14. Mr. Patel has relied upon the decision of this Court in case of Navrangpura Gam Dharmada Milkat Trust and Anr. v. Ramtuji Ramaji and Ors., reported at 1993 (2) GLR page 1496. The reliance placed on the decision of this Court in case of Navrangpura Gam Dharmada Milkat Trust and Anr. (supra) by Mr. Patel, the learned counsel appearing on behalf of the private respondents is of no help to the respondent Nos. 1 to 5 because, in the case before the Division Bench, the subject matter was, as to whether, after the TP Scheme is framed, the rights as the tenant under the Tenancy Act can be continued or not; whereas in the present case the issue is whether the competent authority exercising power under the Tenancy Act can make any observations which results into affecting the authority of the Town Planning and/or competence of the local authority implementing the TP Scheme under the TP Act or not. Even if the principles laid down in the aforesaid decisions are considered, at the most it can be said that even after framing of the scheme the respondent Nos. 1 to 5 can continue to claim the rights over the land in question as the tenant, therefore, at the most they may step themselves into the shoes of the original owner of the land and consequently may be entitled to the compensation or otherwise but such cannot be read to defeat the rights of the Corporation as the authority implementing the scheme, wherein the land may be in the ownership of the original owner or there are rights of the tenant over the land, which is reserved for public purpose under TP Scheme under TP Act.

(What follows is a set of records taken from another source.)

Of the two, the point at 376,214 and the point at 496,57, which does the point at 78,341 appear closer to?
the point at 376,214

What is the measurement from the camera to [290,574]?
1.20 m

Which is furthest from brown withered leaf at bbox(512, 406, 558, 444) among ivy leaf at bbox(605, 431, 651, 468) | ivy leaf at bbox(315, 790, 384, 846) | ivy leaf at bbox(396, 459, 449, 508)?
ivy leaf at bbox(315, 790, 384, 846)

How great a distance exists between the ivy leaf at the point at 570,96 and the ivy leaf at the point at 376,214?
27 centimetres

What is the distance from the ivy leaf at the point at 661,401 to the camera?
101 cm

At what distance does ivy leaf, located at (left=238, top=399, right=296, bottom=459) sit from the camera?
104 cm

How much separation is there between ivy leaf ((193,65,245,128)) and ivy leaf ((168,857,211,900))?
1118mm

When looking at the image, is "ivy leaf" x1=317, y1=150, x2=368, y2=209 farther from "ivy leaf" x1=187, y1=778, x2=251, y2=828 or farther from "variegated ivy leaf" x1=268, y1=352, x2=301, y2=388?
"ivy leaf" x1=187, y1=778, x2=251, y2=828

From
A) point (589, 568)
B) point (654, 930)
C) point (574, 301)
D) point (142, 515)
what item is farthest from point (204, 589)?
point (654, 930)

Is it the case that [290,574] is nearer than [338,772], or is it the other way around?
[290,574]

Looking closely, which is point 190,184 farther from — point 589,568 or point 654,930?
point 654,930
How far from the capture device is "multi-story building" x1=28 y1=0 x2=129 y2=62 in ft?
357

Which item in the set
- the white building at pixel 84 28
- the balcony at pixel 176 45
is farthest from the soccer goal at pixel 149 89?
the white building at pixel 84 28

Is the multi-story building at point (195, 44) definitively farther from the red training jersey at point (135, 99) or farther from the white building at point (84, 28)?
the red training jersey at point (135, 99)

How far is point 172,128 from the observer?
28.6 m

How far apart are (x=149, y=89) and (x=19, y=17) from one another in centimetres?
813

15. In view of the aforesaid, the petition is partly allowed to the extent that the observations made in the order passed by the Mamlatdar and ALT and its confirmation thereof by the State Government qua the rights of the petitioner over the land of final Plot No. 42 of TP Scheme No. 20 shall stand quashed and set aside. It is made clear that quashing of the aforesaid or the relief granted to the petitioner shall not prejudice the rights of the respondent Nos. 1 to 5 to challenge any action of Town Planning Authority, including the petitioner Corporation pertaining to the Scheme under the Town Planning Act in accordance with law. It is also made clear that the contentions of both the sides in the proceedings of Civil suit No. 4395 of 1992 shall remain open and the Civil Court will be at liberty to decide the Suit in accordance with law.
Rule is partly made absolute. Considering the facts and circumstance, there shall be no order as to costs.
16. In view of the order passed in the main matter, Civil Application No. 1154 of 2003 would not survive and shall stand disposed of accordingly.